The most important ratio for a leader is not debt to equity, supervisor to employee, efficiency to cost, or price to earnings. The ratio that matters most for leadership success is the proportion of praise to criticism

Leadership at its core is about making people and situations better. To help a colleague improve, leaders can emphasize what they believe the team member should amplify or do more of, or what they should do differently. Getting a colleague to do more of what they already do is all about positive reinforcement, such as praise, encouragement, compliment, and applause. To encourage others to do things differently, leaders turn to feedback, criticism, advice, and suggestion. 

The ratio of praise to criticism most defines leadership success in making others better. This is true independent of the performance or the quality of the advice or feedback offered. People respond best and make changes when the praise and encouragement are in the correct proportion to the recommendation and feedback they receive.

- EXERCISES:
1: According to the passage on leadership and praise, why does the ratio of praise to criticism matter most for a leader? Answer in one to three sentences.
2: Carry on the passage on leadership and the balance of praise to criticism, starting right after its last sentence.

- GIVEN INFORMATION:
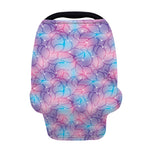 Floral Sparkle Print Baby Seat Cover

- ANSWERS FOR THIS EXERCISE:
1: Leadership at its core is about making people and situations better, and people respond best and make changes when praise and encouragement are in the correct proportion to the feedback they receive. The passage says this holds no matter how good the performance or the advice is.

2:
Too much criticism and not enough encouragement, and people feel overwhelmed by the expectations and disappointment leaders project. Too much praise and not enough feedback, and people feel self-satisfied and lose their desire to grow. 

Study the best leaders in virtually any arena of leadership and you will find a ratio of praise to criticism of roughly 5-to-1. Even the most demanding coaches, instructors, trainers, tutors, and supervisors, who are those who also wildly succeed at developing people, find their way to this powerful ratio. 

While they may strike a more even balance of positive-to-negative feedback in a given lesson or review, the general composite of their interaction with team members, family members, and colleagues is to pile up more encouragement than suggestion. It is this ratio that gives colleagues the confidence and support they need to improve. As marriage guru John Gottman has shown, this ratio even predicts satisfaction between intimate partners. 

Take a hard look at your ratio of praise to criticism. What do you project as a leader to others? Are you too heavy with criticism or too light with praise? Strive to find this critical ratio in everything you say to others. Whatever you do the most often reflects the ratio of who you are as a leader. Five parts encouragement to one part advice gets the job done best.